The First New Deal Ruined Energy Innovation
About the only disappointing aspect of Burton Folsom’s New Deal or Raw Deal is that it doesn’t go far enough in its critique of FDR’s rural electrification program.
The Roosevelt Institute claims, in all seriousness, that “while 90% of urban dwellers had electricity by the 1930s, only 10% of rural dwellers did and roughly 9 out of 10 farms had none,” as if electrons magically stopped flowing in the presence of barnyard animals and corn cribs.
But farmers used electricity before Roosevelt took office; they just produced or procured it themselves instead of taking it off a federally subsidized grid.
Strangely, pundits on the left continue to laud FDR’s Rural Electrification Administration even though it increased demand for electricity created largely by “dirty” sources, especially coal, while squelching demand for electricity generated by local, often green, means.

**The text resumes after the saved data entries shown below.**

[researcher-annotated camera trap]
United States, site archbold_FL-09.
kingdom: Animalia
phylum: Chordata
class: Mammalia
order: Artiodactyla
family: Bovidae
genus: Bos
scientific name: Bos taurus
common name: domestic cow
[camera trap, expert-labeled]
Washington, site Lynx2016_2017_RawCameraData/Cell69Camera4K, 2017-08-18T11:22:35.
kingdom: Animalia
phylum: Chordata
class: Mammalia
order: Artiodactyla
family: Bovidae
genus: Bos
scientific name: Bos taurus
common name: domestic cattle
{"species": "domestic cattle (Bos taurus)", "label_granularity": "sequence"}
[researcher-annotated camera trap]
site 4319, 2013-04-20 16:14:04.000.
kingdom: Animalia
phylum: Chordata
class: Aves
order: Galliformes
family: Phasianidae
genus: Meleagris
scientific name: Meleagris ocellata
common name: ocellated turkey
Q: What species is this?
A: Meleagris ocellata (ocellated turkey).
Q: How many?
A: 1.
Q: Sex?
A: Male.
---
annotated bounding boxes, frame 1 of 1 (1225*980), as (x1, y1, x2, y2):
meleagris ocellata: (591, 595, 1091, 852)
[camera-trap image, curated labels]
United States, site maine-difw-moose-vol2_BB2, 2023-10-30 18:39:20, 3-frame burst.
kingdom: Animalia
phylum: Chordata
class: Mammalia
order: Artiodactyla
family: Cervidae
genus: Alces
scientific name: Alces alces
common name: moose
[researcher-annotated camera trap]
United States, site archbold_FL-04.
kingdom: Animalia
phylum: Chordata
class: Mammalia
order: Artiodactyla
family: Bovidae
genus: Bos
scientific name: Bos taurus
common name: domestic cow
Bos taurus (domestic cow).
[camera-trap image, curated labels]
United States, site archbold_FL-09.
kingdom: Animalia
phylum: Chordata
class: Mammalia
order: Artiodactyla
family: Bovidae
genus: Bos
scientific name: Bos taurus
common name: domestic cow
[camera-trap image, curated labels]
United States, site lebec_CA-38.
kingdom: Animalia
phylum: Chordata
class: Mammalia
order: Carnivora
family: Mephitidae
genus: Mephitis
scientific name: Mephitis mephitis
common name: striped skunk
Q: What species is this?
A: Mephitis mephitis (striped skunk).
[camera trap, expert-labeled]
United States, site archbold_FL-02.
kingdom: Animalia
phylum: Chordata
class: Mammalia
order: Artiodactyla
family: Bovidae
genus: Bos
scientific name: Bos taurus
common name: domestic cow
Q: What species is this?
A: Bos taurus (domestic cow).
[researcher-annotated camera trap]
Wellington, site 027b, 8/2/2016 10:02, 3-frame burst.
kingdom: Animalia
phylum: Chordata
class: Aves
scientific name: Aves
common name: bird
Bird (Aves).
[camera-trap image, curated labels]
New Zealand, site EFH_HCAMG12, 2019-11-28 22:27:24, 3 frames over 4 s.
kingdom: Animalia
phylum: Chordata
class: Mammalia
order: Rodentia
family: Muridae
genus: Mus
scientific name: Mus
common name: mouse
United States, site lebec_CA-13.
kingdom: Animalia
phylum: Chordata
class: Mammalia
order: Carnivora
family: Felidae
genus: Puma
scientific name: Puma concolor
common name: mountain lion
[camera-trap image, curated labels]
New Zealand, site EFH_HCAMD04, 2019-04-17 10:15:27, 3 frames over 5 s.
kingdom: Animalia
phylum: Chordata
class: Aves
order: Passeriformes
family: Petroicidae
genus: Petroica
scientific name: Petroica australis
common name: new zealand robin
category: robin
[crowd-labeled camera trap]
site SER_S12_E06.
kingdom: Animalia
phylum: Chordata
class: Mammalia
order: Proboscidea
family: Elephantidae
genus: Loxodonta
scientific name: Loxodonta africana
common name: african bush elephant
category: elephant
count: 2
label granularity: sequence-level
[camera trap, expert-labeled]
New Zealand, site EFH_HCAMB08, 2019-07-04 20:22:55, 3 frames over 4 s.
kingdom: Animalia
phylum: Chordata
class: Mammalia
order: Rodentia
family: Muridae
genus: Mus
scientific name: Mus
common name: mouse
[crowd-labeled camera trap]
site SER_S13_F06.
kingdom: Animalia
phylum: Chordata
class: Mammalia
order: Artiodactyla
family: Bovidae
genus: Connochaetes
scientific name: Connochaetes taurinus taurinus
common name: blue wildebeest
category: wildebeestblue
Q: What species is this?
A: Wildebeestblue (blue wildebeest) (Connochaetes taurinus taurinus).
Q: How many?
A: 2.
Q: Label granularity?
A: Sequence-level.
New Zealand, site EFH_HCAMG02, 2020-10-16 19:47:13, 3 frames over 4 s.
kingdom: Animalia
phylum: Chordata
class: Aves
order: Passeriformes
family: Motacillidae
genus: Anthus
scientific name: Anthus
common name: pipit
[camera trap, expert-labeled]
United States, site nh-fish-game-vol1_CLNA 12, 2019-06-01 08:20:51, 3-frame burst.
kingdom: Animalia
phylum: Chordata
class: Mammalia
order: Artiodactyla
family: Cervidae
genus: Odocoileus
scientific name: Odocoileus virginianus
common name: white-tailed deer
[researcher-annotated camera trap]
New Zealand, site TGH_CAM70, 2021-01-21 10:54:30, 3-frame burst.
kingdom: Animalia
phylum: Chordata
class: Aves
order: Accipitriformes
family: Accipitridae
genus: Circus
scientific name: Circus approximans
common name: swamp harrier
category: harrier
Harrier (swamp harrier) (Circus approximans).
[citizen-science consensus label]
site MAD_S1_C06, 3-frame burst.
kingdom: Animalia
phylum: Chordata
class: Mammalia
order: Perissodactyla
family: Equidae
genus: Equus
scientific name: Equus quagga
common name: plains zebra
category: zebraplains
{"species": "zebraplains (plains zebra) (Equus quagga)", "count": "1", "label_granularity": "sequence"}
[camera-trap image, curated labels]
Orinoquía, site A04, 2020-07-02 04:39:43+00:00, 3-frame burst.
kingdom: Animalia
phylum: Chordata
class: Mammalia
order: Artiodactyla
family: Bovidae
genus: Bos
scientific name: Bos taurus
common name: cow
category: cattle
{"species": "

To this day, South Dakota’s prairie remains dotted with the skeletons of farm windmills abandoned long ago thanks to the Rural Electrification Administration.
This is not to say that all electricity from the grid was dirty, as some of it came from hydroelectric plants, like those along the Missouri and Niagara rivers, nor that all locally generated electricity came from green sources, as some of it came from fossil fuel–powered generators and flatulent mules. But the point here isn’t to count kilowatts; it is to point out what the New Deal cost us in terms of green-energy innovation.
Although, since the New Deal, farms in the United States decreased in relative terms and absolute numbers, they still number in the millions. And although farmers are notoriously “cash poor,” only a small number are “dirt poor.”